I have to print a non-english string in a Java program. I have the string with me. How do I get the unicode of its constituent characters so that I am embed the string within the program?
python -c "print repr('text goes here'.decode('utf-8'))"
It may not always be 'utf-8'
, but that is a sane starting point.
In which codepage do you have that string? Java sources can be in any encoding, so you can put that string right in the source and use compiler's options to set the code page. See NetBeans -> Project node -> Properties -> Source -> Encoding.
As previous answers said, you can definitely write strings containing characters that can't be encoded in conventional ISO-8859-1 or US-ASCII characters sets, directly in the source file. You do need to make sure your IDE saves the file as UTF-8. And, you may need to add "-encoding UTF-8" to your javac command to ensure javac reads it correctly.
But I think you're wondering about how to embed the string using "\uXXXX" syntax, perhaps to avoid any issues of the source file encoding.
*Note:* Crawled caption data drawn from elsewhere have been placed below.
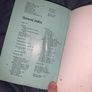 Pocket edition gardening book Image 10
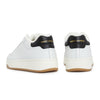 SAINT LAURENT SL/61 Damen Sneaker 819478 00NI0 9061 130620361 [P]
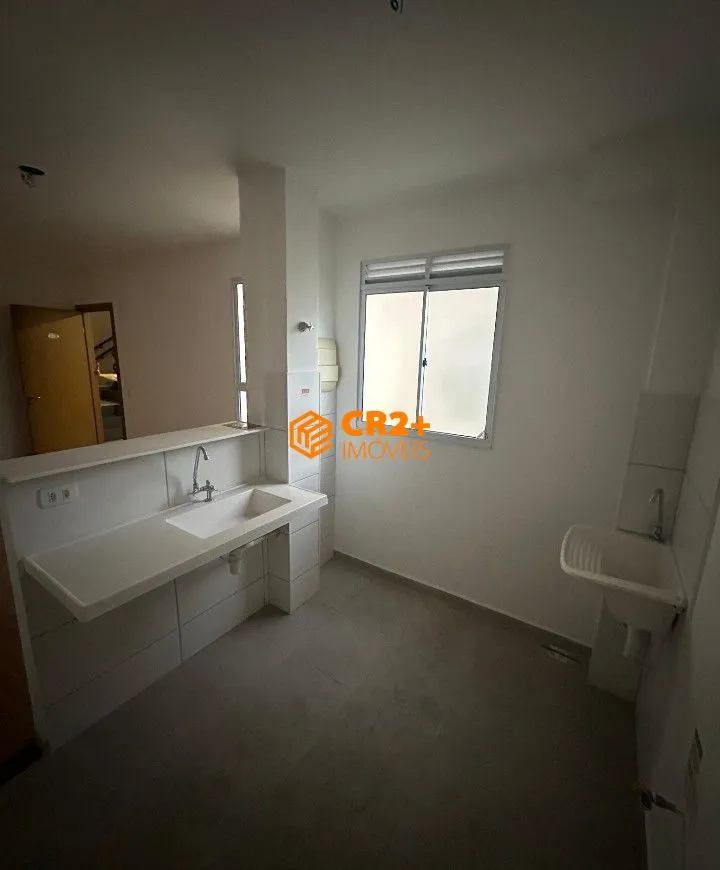 Imagem Vendo apartamento em Candeias 41m²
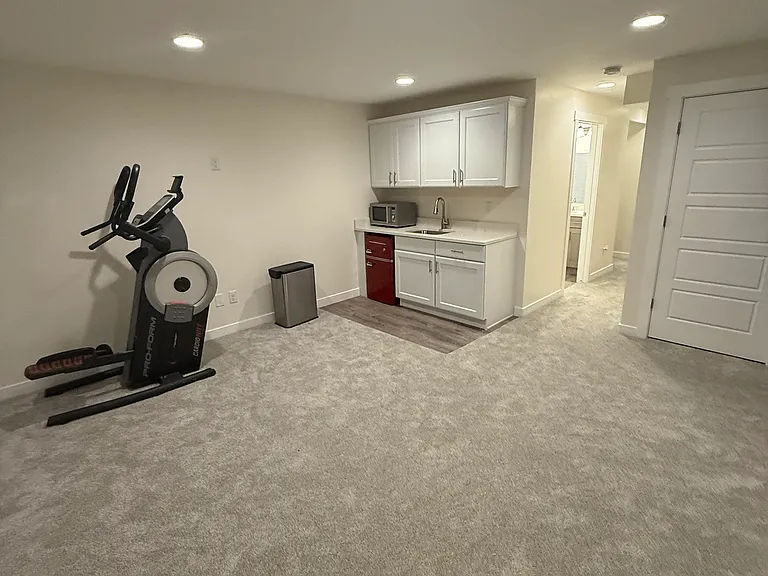 914 W Sandypark Ln — Photo 11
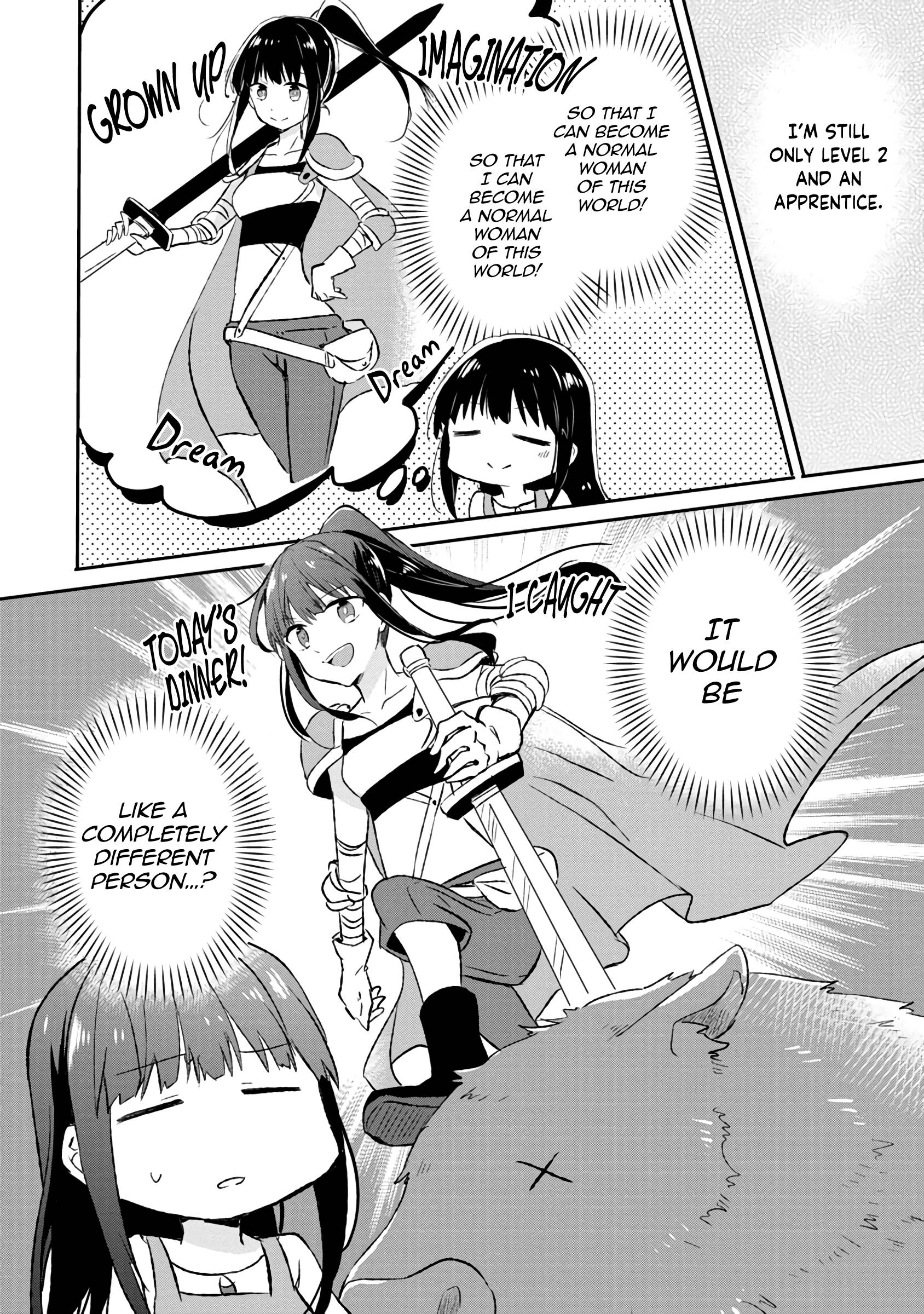 Page 27 of Chapter 4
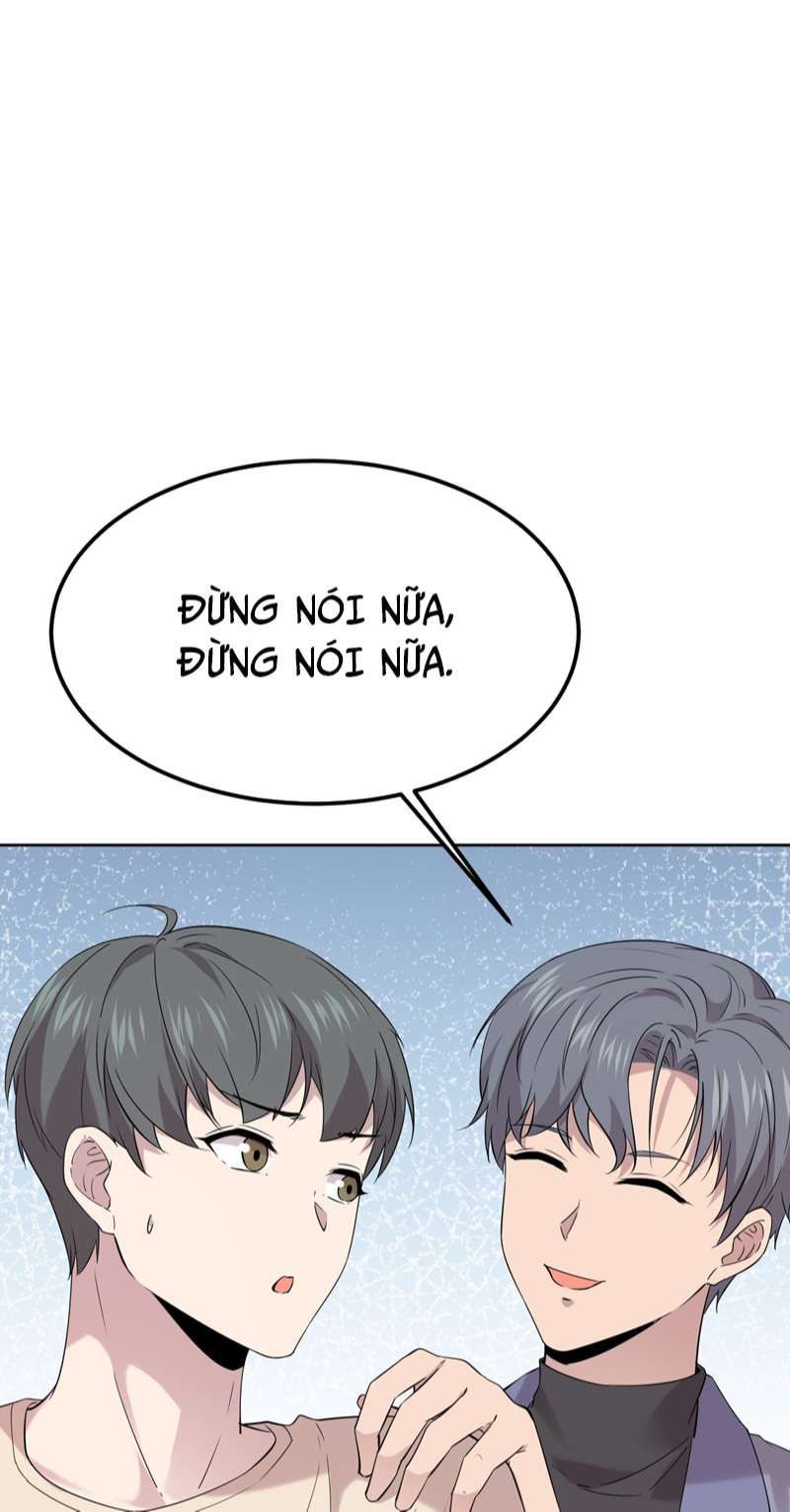 Song Trình [Chap 12-53] - Page 36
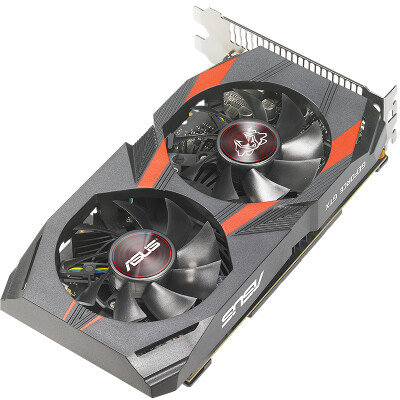 绝妙设计：超凡脑力gtx970970m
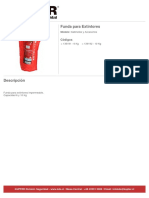 ficha-producto-funda-para-extintores-136191
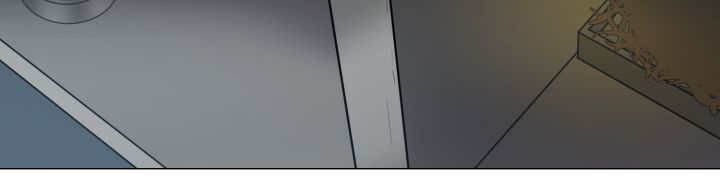 第36章：是爱情吗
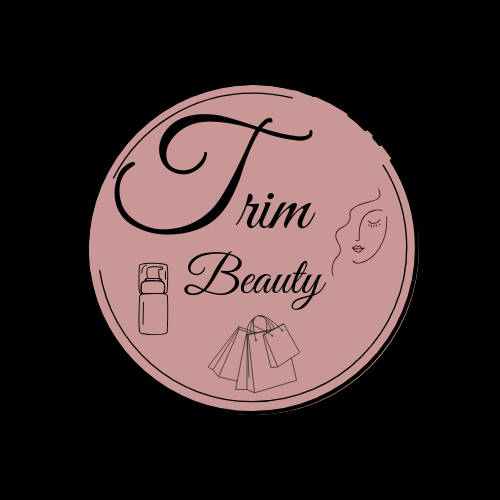 Trim-Beauty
This short code snippet will probably work for you; it crudely assumes any character whose UTF-16 values is over 255 needs to be escaped.
public static void main(String[] args) {
String s = args[0];
for (int i = 0; i < s.length(); i++) {
char c = s.charAt(i);
int value = (int) c;
if (value < 256) {
System.out.print(c);
} else {
System.out.print("\\u" + Integer.toHexString(value));
}
}
}
The source files were getting encoded using "MacRoman" (found this from Project Properties -> Resource -> Text file encoding). I changed it to "UTF-8" and then tried embedding the actual non-english string to the program and tried printing. it worked.
You were perhaps corrupting data either on save or during compilation. Source code doesn't carry any intrinsic encoding information, so it is easy to corrupt string literals that contain characters outside the basic "ASCII" range. Consider using Unicode escape sequences in your source files to avoid this problem. You either do that or you ensure that anyone who comes into contact with the source handles it appropriately at all times - the first way is easier.
If this is for a commercial application, consider externalizing the strings to a resource file.